**WORK ORDER**. Repeat the whole listing exactly as it appears.

^^^^^^^^^^^^^^^^

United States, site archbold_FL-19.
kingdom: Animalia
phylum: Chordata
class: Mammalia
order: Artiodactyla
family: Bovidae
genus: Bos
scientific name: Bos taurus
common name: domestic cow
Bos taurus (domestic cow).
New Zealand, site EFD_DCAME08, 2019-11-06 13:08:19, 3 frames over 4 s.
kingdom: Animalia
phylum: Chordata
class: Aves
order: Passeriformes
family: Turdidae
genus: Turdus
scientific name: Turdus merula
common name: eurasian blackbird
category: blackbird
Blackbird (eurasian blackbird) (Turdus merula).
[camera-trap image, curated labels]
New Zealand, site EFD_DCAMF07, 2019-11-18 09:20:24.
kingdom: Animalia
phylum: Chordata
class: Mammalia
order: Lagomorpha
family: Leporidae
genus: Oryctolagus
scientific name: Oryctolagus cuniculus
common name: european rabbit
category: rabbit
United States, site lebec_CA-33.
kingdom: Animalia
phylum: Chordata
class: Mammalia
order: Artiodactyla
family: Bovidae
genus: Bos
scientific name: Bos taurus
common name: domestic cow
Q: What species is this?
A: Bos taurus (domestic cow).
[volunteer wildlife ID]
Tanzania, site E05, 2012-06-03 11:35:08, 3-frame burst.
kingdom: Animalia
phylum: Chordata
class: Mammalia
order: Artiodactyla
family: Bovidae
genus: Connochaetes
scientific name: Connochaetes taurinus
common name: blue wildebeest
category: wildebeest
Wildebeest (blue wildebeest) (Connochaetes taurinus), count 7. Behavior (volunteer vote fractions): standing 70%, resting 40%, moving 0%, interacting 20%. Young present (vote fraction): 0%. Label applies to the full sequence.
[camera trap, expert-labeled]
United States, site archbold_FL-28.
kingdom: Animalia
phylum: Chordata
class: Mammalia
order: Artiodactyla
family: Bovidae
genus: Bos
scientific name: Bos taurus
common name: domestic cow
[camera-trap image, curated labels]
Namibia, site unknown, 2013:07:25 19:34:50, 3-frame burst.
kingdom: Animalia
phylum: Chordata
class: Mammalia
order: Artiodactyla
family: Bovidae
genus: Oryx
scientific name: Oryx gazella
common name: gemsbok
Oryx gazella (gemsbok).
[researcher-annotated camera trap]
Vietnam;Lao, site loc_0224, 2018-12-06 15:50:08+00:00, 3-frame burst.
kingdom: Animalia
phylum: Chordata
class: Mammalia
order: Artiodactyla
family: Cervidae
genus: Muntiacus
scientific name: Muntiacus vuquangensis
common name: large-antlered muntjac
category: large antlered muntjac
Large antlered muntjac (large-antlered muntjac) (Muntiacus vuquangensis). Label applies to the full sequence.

^^^^^^^^^^^^^^^^

**ANSWER BELOW**.
United States, site archbold_FL-19.
kingdom: Animalia
phylum: Chordata
class: Mammalia
order: Artiodactyla
family: Bovidae
genus: Bos
scientific name: Bos taurus
common name: domestic cow
Bos taurus (domestic cow).
New Zealand, site EFD_DCAME08, 2019-11-06 13:08:19, 3 frames over 4 s.
kingdom: Animalia
phylum: Chordata
class: Aves
order: Passeriformes
family: Turdidae
genus: Turdus
scientific name: Turdus merula
common name: eurasian blackbird
category: blackbird
Blackbird (eurasian blackbird) (Turdus merula).
[camera-trap image, curated labels]
New Zealand, site EFD_DCAMF07, 2019-11-18 09:20:24.
kingdom: Animalia
phylum: Chordata
class: Mammalia
order: Lagomorpha
family: Leporidae
genus: Oryctolagus
scientific name: Oryctolagus cuniculus
common name: european rabbit
category: rabbit
United States, site lebec_CA-33.
kingdom: Animalia
phylum: Chordata
class: Mammalia
order: Artiodactyla
family: Bovidae
genus: Bos
scientific name: Bos taurus
common name: domestic cow
Q: What species is this?
A: Bos taurus (domestic cow).
[volunteer wildlife ID]
Tanzania, site E05, 2012-06-03 11:35:08, 3-frame burst.
kingdom: Animalia
phylum: Chordata
class: Mammalia
order: Artiodactyla
family: Bovidae
genus: Connochaetes
scientific name: Connochaetes taurinus
common name: blue wildebeest
category: wildebeest
Wildebeest (blue wildebeest) (Connochaetes taurinus), count 7. Behavior (volunteer vote fractions): standing 70%, resting 40%, moving 0%, interacting 20%. Young present (vote fraction): 0%. Label applies to the full sequence.
[camera trap, expert-labeled]
United States, site archbold_FL-28.
kingdom: Animalia
phylum: Chordata
class: Mammalia
order: Artiodactyla
family: Bovidae
genus: Bos
scientific name: Bos taurus
common name: domestic cow
[camera-trap image, curated labels]
Namibia, site unknown, 2013:07:25 19:34:50, 3-frame burst.
kingdom: Animalia
phylum: Chordata
class: Mammalia
order: Artiodactyla
family: Bovidae
genus: Oryx
scientific name: Oryx gazella
common name: gemsbok
Oryx gazella (gemsbok).
[researcher-annotated camera trap]
Vietnam;Lao, site loc_0224, 2018-12-06 15:50:08+00:00, 3-frame burst.
kingdom: Animalia
phylum: Chordata
class: Mammalia
order: Artiodactyla
family: Cervidae
genus: Muntiacus
scientific name: Muntiacus vuquangensis
common name: large-antlered muntjac
category: large antlered muntjac
Large antlered muntjac (large-antlered muntjac) (Muntiacus vuquangensis). Label applies to the full sequence.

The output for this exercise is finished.